Ownership in ordinary language refers to having the power of use and enjoyment of a thing which belongs to a person. There are different kinds of natural resource ownership regimes in the world. There are open access resources that are owned by all, like the air we breathe. There are also natural resources that are subject to international regulations because they do not fall within a particular state or territory. An example of such a natural resource is the sea which is governed by the United Nations Convention on the Law of the Sea which spells out the rights and responsibilities of nations with respect to their use of the world’s oceans.
In some systems, mineral rights are privately owned. An example is the United States of America where the owner of land is also the owner of any resource attached to his land. In other countries, some selected minerals in their natural state are placed under state ownership, requiring the official grant of mineral licences to be able to deal with them in any way. All other minerals are owned by the land-owner where the mineral is found or discovered. In the UK, for instance, with the exception of oil, gas, coal, gold and silver, the state does not own mineral rights.
In Ghana, the situation is different. Natural resources are owned by the state. Article 257(6) of the 1992 Constitution states that every mineral in its natural state in, under or upon any land in Ghana, rivers, streams, water courses throughout Ghana, the exclusive economic zone and any area covered by the territorial sea or continental shelf is the property of the Republic of Ghana and shall be vested in the President on behalf of, and in trust for the people of Ghana. This means that the owner of any land in Ghana is not the owner of any mineral in its natural state which she may find.

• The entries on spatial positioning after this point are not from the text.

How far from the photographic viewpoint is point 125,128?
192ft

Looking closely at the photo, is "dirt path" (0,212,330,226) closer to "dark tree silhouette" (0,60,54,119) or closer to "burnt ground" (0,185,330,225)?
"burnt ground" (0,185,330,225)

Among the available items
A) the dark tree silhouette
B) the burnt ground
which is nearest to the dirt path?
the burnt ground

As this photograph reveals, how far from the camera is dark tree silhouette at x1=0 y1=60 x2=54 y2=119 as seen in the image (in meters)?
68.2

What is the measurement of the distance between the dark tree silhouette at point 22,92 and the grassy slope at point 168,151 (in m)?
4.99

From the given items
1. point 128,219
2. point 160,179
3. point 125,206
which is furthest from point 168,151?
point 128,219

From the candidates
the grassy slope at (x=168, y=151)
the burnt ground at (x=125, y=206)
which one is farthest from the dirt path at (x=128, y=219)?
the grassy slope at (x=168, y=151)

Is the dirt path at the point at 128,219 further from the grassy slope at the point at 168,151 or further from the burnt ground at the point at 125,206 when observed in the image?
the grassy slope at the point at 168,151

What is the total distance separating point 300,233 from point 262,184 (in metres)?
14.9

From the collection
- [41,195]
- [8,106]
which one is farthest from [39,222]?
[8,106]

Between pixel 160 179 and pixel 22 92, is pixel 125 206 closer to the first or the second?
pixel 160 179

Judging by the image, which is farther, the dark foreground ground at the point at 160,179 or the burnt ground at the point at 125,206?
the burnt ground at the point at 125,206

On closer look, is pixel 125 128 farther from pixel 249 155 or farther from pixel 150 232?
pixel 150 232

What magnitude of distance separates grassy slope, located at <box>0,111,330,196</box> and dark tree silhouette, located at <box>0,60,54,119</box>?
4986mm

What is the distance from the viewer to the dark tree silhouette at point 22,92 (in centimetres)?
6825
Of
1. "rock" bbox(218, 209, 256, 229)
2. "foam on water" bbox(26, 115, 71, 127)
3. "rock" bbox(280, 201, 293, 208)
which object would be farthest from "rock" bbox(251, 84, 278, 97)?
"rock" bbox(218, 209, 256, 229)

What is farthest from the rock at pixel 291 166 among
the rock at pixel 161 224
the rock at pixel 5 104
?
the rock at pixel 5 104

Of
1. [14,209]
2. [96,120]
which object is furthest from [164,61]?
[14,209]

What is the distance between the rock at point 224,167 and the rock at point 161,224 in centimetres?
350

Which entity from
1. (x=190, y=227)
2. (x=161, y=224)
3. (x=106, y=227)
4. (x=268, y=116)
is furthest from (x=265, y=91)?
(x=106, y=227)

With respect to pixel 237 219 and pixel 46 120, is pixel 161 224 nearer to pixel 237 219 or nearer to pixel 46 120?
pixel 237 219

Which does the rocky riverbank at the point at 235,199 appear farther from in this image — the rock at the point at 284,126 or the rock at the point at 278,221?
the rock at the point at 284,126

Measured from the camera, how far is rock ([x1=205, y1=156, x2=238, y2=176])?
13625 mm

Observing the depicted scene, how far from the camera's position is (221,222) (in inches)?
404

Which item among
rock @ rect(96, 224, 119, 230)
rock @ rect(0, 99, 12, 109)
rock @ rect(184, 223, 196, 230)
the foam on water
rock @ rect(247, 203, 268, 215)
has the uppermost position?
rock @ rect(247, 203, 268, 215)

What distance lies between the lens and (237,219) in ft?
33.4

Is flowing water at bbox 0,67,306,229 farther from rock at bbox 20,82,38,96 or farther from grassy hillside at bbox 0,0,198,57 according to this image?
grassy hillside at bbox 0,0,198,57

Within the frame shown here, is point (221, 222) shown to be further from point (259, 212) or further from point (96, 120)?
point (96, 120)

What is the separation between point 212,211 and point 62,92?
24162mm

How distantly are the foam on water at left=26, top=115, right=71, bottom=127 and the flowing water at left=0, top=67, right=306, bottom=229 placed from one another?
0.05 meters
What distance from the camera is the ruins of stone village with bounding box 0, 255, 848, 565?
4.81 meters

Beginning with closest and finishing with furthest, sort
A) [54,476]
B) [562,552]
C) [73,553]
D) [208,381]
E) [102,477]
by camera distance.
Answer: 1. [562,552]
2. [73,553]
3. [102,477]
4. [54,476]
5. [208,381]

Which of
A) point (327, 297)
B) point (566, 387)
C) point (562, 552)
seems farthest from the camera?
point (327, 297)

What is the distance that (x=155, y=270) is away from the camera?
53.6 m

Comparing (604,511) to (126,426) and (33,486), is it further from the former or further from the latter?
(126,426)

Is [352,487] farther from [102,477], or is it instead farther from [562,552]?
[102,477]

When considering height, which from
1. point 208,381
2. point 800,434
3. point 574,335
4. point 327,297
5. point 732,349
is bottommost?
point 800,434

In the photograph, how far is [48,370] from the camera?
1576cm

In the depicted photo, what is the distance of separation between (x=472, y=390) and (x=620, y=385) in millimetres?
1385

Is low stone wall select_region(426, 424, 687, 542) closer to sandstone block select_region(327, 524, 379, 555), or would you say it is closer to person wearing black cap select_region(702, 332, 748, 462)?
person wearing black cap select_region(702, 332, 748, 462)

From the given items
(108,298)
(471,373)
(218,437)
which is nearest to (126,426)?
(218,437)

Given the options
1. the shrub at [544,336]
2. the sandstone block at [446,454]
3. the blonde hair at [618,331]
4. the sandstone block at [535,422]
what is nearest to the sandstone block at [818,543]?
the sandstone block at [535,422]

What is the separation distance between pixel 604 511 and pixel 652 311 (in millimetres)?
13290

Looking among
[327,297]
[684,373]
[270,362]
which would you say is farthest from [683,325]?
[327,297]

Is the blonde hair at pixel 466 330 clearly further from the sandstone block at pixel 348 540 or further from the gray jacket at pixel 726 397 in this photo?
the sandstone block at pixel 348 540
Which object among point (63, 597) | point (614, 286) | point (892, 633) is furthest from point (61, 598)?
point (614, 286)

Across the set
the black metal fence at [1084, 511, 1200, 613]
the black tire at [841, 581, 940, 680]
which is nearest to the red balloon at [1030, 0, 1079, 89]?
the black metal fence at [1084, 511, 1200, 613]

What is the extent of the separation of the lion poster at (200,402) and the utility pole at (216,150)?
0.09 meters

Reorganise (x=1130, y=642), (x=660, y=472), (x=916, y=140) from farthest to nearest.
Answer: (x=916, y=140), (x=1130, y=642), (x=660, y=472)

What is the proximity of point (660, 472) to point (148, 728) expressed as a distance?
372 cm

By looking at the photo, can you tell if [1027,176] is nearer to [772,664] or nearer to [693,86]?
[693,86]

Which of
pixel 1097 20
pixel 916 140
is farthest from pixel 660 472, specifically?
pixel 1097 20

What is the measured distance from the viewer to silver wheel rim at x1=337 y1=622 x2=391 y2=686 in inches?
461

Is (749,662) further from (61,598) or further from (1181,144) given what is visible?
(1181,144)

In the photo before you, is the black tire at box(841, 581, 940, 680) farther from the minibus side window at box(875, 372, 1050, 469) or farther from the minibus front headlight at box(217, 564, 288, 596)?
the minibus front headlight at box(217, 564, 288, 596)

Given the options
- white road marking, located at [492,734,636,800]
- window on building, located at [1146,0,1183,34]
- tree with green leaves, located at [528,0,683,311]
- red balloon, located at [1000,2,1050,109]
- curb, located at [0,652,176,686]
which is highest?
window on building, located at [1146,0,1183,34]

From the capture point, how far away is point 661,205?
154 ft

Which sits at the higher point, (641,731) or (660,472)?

The law further provides that despite a right or title which a person may have in a land, upon or under which minerals are situated, a person shall not conduct activities on or over land in Ghana for the search, reconnaissance, prospecting, exploration or mining for a mineral unless the person has been granted a mineral right in accordance with this Act.
Thus, regardless of the fact that you own the land on which the gold in its natural state was found, a mineral right must be granted to you to deal with it in any way. To make matters a bit more complex for individuals, qualifications for mineral rights are limited to bodies incorporated under the Companies Code 1963 (Act 179), under the Incorporated Private Partnerships Act 1962 (Act 152) or under an enactment in force.
In conclusion, the land is yours but the gold is ours (the people of Ghana).